Perdue, a former corporate chief executive officer who was elected to the Senate in 2014, was defeated in his bid for a second term by a razor-thin margin by Democrat Jon Ossoff in Georgia’s twin Jan. 5 runoff elections. Democrat Raphael Warnock edged Rep. Sen. Kelly Loeffler in the other contest, handing the Democrats the Senate majority.
Kemp’s built a formidable war chest as he faces challenges from both Perdue and Abrams. The governor hauled in $4 million in fundraising from February of last year through the end of June, with $9 million in his campaign coffer as of the last filing. And the businesses and individuals who contributed to Kemp’s reelection campaign can also give unlimited contributions to his leadership committee.
In this Nov. 2, 2020, file photo, Stacey Abrams speaks to Biden supporters as they wait for former President Barack Obama to arrive and speak at a campaign rally for Biden at Turner Field in Atlanta.

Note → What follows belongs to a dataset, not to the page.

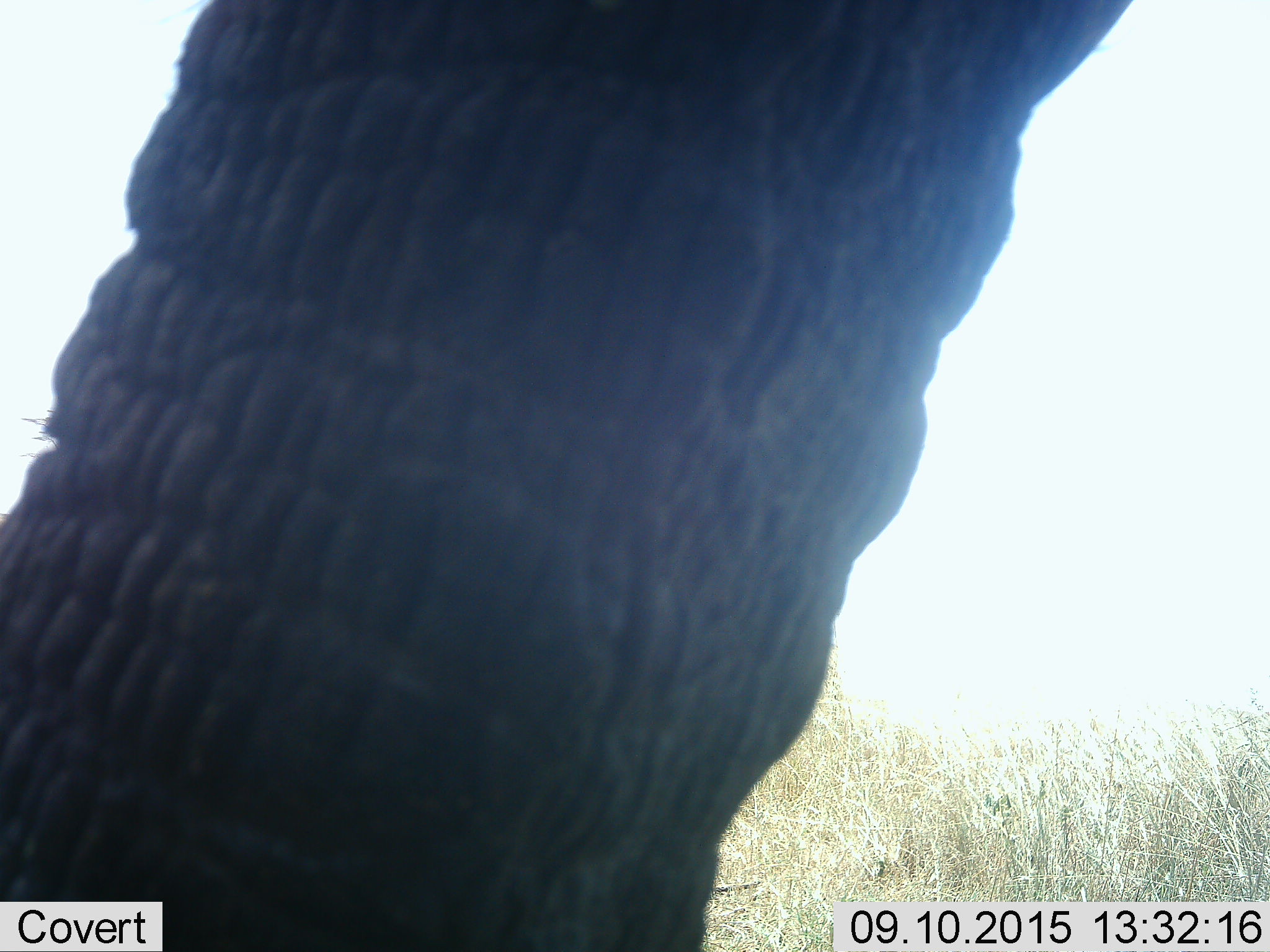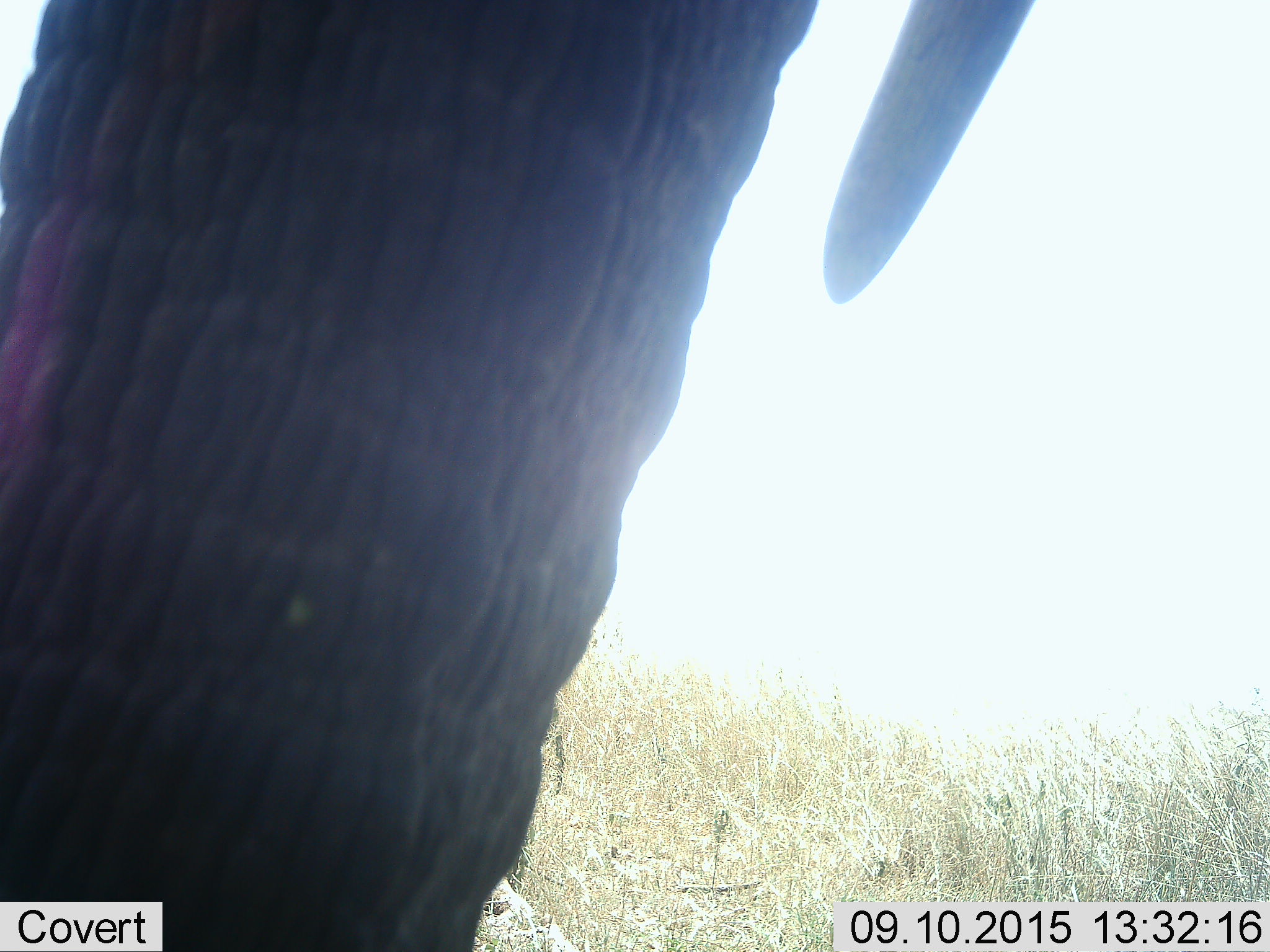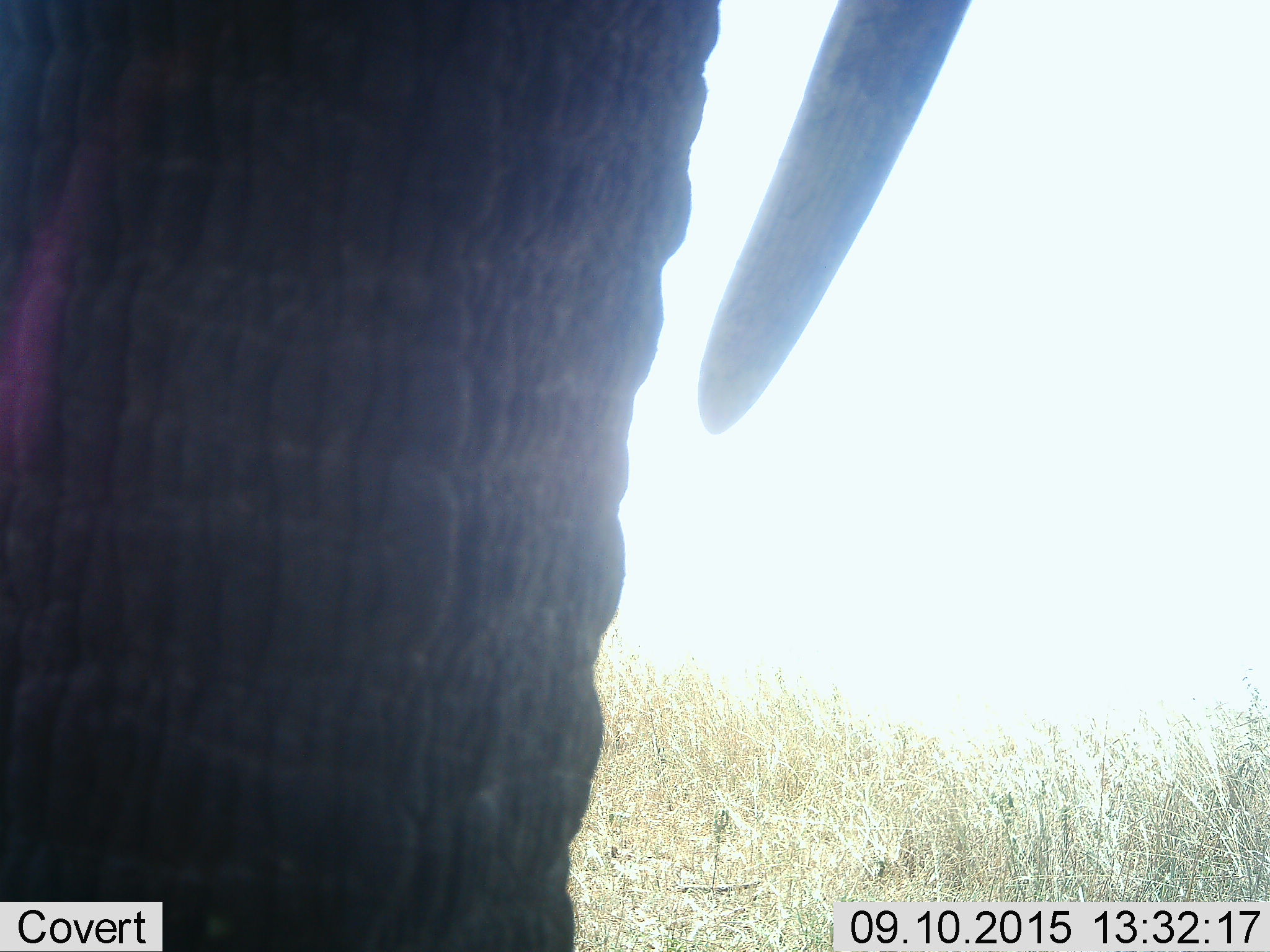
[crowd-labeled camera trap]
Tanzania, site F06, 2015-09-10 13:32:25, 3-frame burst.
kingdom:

(AP Photo/Brynn Anderson, File)
The current fundraising period in Georgia’s gubernatorial race concludes at the end of the month. The Perdue and Kemp campaigns are expected to file their reports at the beginning of February, which is also likely the first time Kemp’s Georgians First Leadership Committee will file its first fundraising report.
Kemp and his team have a good reason to want to build a massive war chest. Trump’s backing of Perdue should quickly help fuel the former senator’s campaign coffers. And Abrams is a fundraising giant who set campaign cash records in her 2018 run and who’s voting rights group, Fair Fight, has hauled in over $100 million since then.
Paul Steinhauser is a politics reporter based in New Hampshire.